Predicting visual intelligibility gain in the Synface application
Opponent: Kristian Ronge
When the acoustic signal is weak or disturbed, normal hearing people as well as hearing impaired make use of visual information as a support for their interpretation of the speech. Thus, a talking head could be of great support for hearing impaired people when engaged in speech activities where no visual information is available, such as a telephone conversation or when listening to an audio book. SynFace, a talking head developed at the Royal Institute of Technology, is an application where the lipmovements are driven by the acoustic signal and synchronized with the speech.

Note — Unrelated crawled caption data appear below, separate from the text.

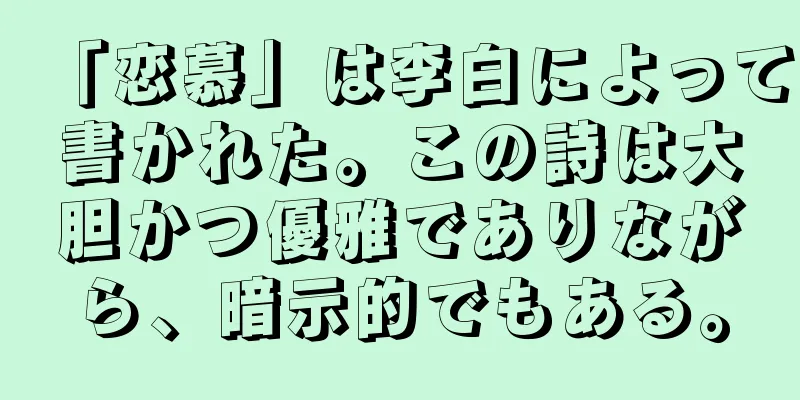「恋慕」は李白によって書かれた。この詩は大胆かつ優雅でありながら、暗示的でもある。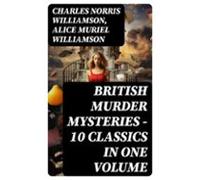British Murder Mysteries - 10 Classics In One Volume (ebook)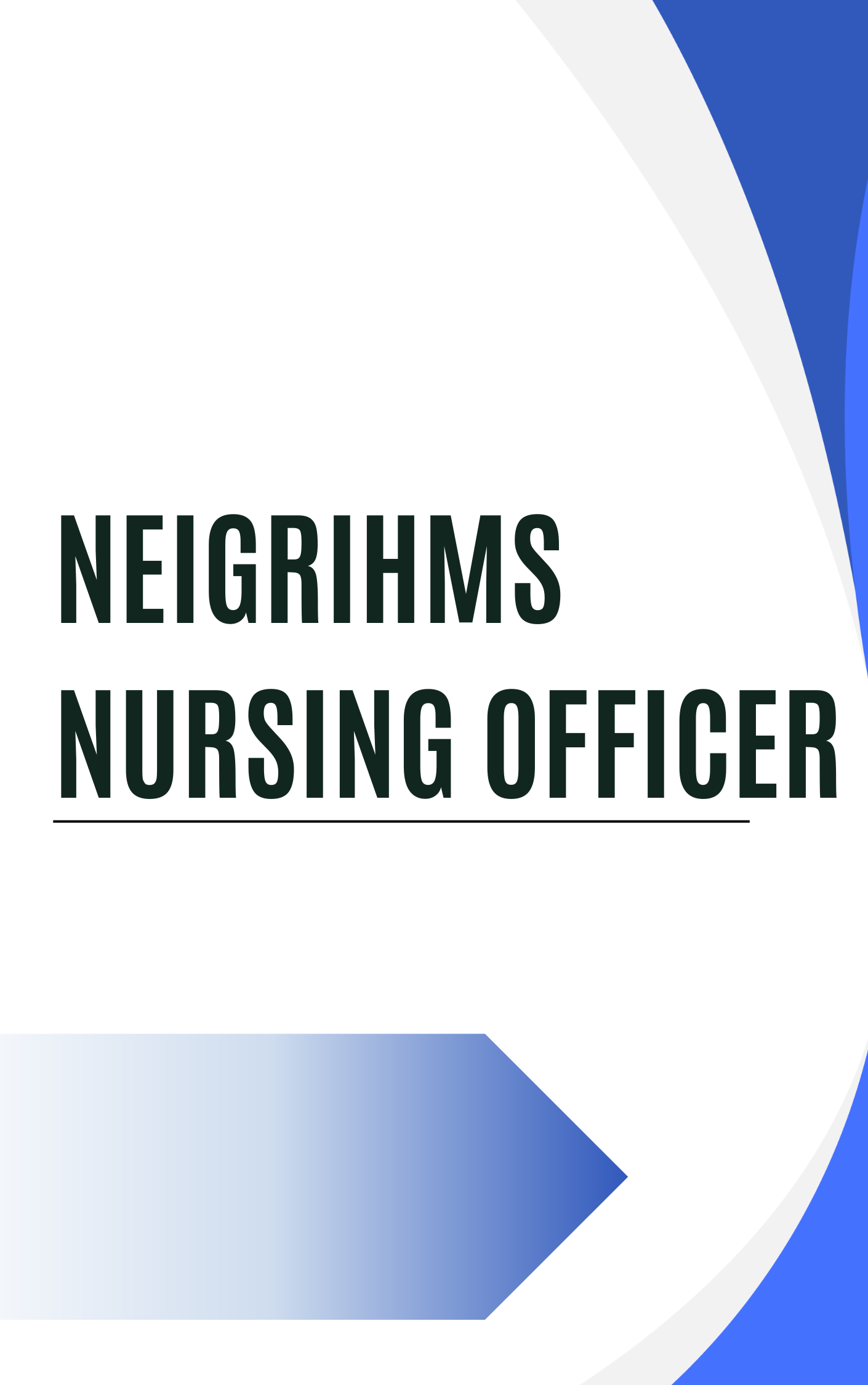 NEIGRIHMS Nursing Officer Free Test Series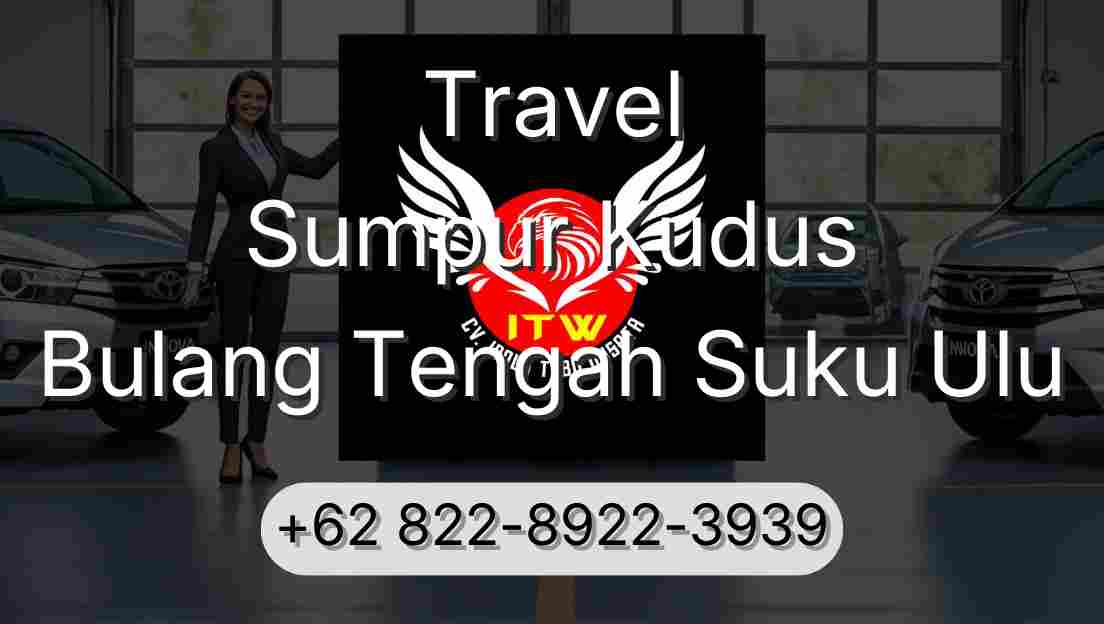 Travel Sumpur Kudus Bulang Tengah Suku Ulu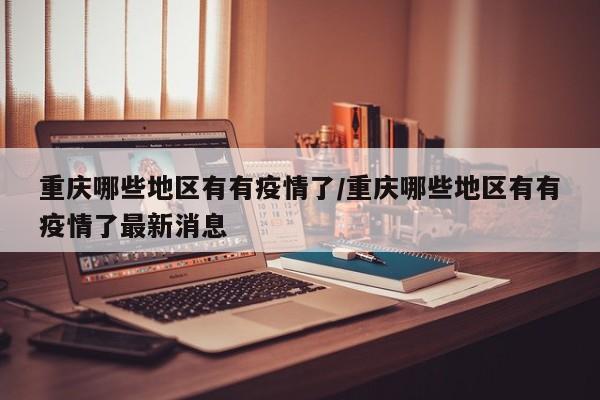 重庆哪些地区有有疫情了/重庆哪些地区有有疫情了最新消息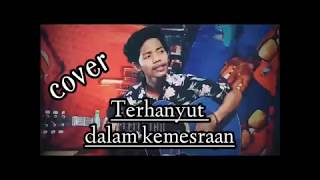 Download lagu TERHANYUT DALAM KEMESRAAN (COVER PUTRA VALENT) mp3 Download lagu TERHANYUT DALAM KEMESRAAN (COVER PUTRA VALENT) mp3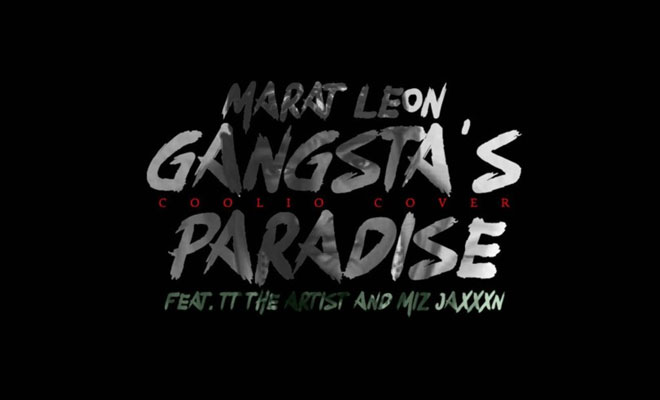 LISTEN NOW: Marat Leon ft. TT the Artist and Miz Jaxxxn - Gangsta's Paradise (Coolio Cover)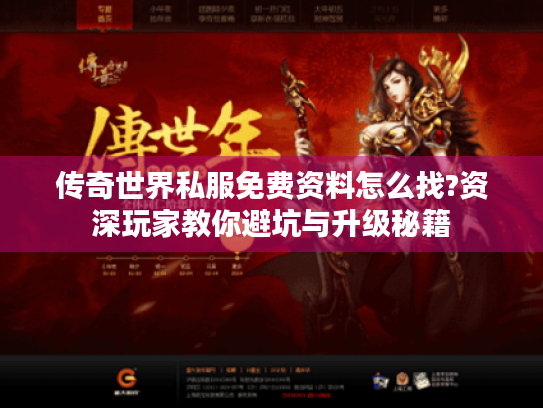 传奇世界私服免费资料怎么找?资深玩家教你避坑与升级秘籍
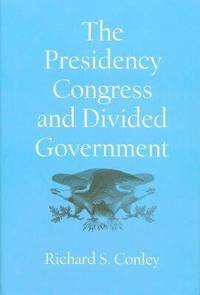 bokomslag The Presidency, Congress and Divided Government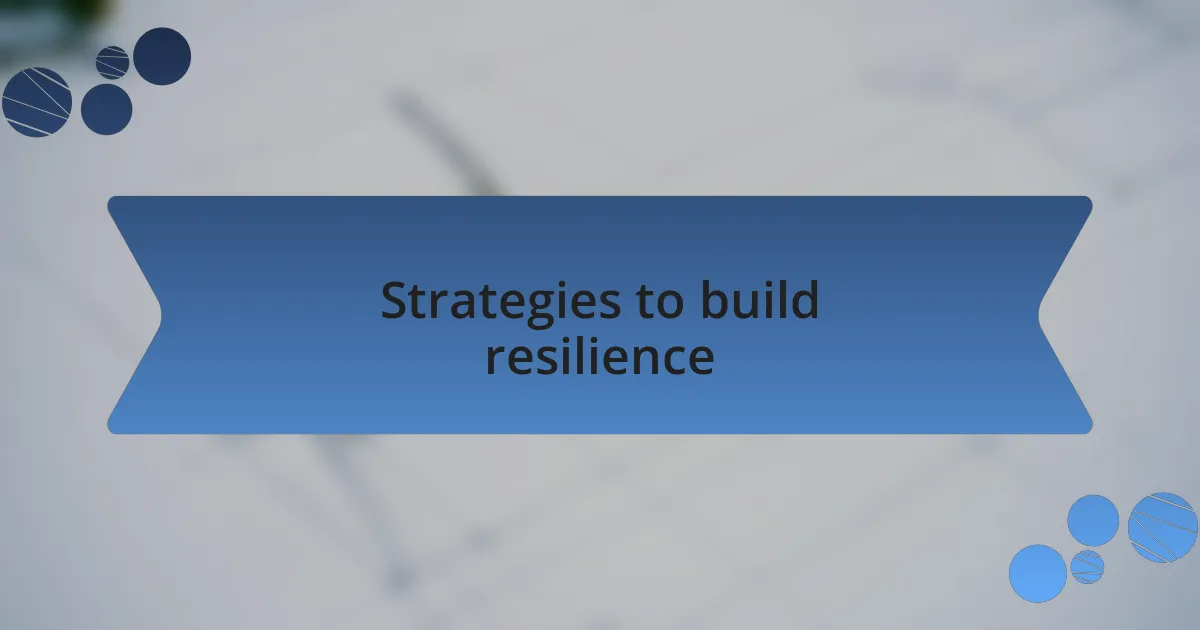 Strategies to build resilience
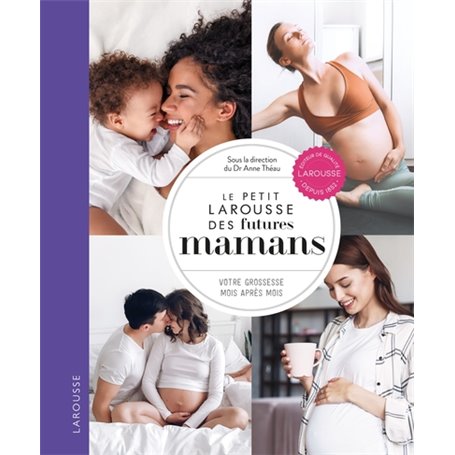 Le Petit Larousse des futures mamans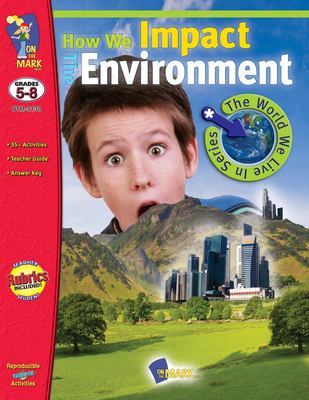 How we impact the environment : grades 5-8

Thus, it could be a valuable support since it contributes with sufficient visual information. The purpose of this thesis project is to find an error metric that could be used to predict the visual intelligibility gain when using the Synface application. The idea is to base the metric on confusion matrixes for Swedish phonemes. An experiment – including both a synthetic and a natural face – where the subjects watched silent movie clips containing nonsense words, was carried out to calculate the confusion matrixes for consonants and vowels respectively. The error metric was calculated using frame-by-frame comparison, where the data from the confusion matrixes were used as weights for the phoneme recognition errors. The calculated error metrics were then mapped to intelligibility in regard to SRT (speech reception threshold) reduction. A linear relationship between the error metrics and the SRT levels was found.